By Rob Gilhooly
In an unexpected move, the Japanese Association of Zoos and Aquariums (JAZA) has confirmed it will stop its members from buying dolphins caught by drive fisheries in Taiji, Wakayama Prefecture.
JAZA was facing possible expulsion from the the World Association of Zoos and Aquariums (WAZA) after being suspended by the global body for allowing its members to take dolphins caught in Taiji, whose drive fisheries are renowned for what activists believe are inhumane hunting methods.
In an announcement May 20, JAZA said that during an emergency meeting all but three of its 152 members had voted on the issue of whether to stay in WAZA. Of those, 99 voted in favor of the motion, while 43 voted against it.
The statement added that the JAZA board had made the decision to “prohibit members from acquiring dolphins caught in the wild by drive fishing in Taiji” in order to ensure its WAZA membership remained intact. It also announced the banning the export and sale of dolphins caught in the hunts.
However, JAZA chairman Kazutoshi Arai was adamant that this announcement was far from being a condemnation of the Taiji drive fisheries. “The drive fisheries in Taiji are certainly not the brutal affairs indicated by WAZA,” he said in press conference. Right wing daily Sankei Shimbun referred to the drives as a “Japanese tradition.”
The decision was made in light of a WAZA announcement on April 23 that it had suspended JAZA from its membership roster after the two organizations had been unable to reach an agreement on issues involving JAZA member zoos and aquariums taking dolphins from the annual drives in Taiji, a coastal town in Wakayama Prefecture.
Also known as “killer cove,” the town was brought to international attention in 2009 following the release of The Cove, a documentary about the dolphin culls that went on to win an Oscar for best documentary in 2010.
According to WAZA executive director Gerald Dick shortly before the JAZA announcement, the Gland, Switzerland-based world body had made numerous attempts to stop Japanese aquariums from taking cetaceans from the Taiji drives, which are undertaken for several months each fall and frequently garner international criticism.
WAZA officials made an appeal in Tokyo as recently as last summer and again in November during WAZA’s annual international conference in New Delhi.
WAZA asserted that taking from the drives went against the organization’s codes regarding animal welfare.
According to a WAZA official Hyatt Antognini Amin, WAZA bylaws state that in the case of a suspension “the affected member may provide further information on the issues raised to the President within 30 days.”

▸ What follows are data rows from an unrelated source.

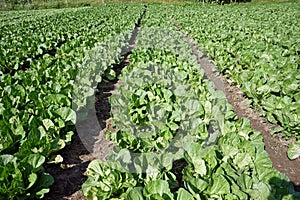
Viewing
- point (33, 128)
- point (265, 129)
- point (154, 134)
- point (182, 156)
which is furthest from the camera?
point (265, 129)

After that, “the council must decide to lift the suspension or to expel the member concerned prior to the next administrative session,” she said. “This is when the final decision will be made to either expel them, in which case they will be removed from our website.”
Dick denied that WAZA had given Japan an ultimatum whereby it would have to cease purchasing dolphins caught in Taiji by May 21 or face expulsion. “There is a grace period which is between 30 days (after the suspension) and the next (WAZA) council meeting, which is in October,” he said.
Following the suspension in April, JAZA’s Kensho Nagai said the organization had explained its “circumstances” in some detail, but that WAZA had not been able to fully comprehend them. The method employed in Japan to catch dolphins is recognized by the Japanese government, he said. What’s more, the method used to catch dolphins that are used in Japan’s aquariums and zoos is very different than the one used to catch dolphins that are used for food, he added. “Despite this, the two methods are seen as being one and the same thing.”
Dolphins fished for aquariums “are handled with extreme care” and “are exposed to zero stress” by the Taiji fishermen, Nagai said.
Asked if WAZA had perhaps misunderstood JAZA’s explanation, Dick said: “We can only make a decision based on the info that’s given,” he said.
“This is an issue that has garnered attention around the world and we have been looking into the Taiji drive fisheries for 10 years, and concluded it was a violation of our codes regarding the welfare of animals.”
Dick was also critical of certain activist organizations – including one in Australia that is currently filing a lawsuit against Taiji – for spreading “false and misleading” information about the drives to gain attention in the media.
“Our focus is rather than going that route to focus on cooperation and building cooperation between all interested parties, he said. “It is much more constructive to do this because in the end we all have the same goal.”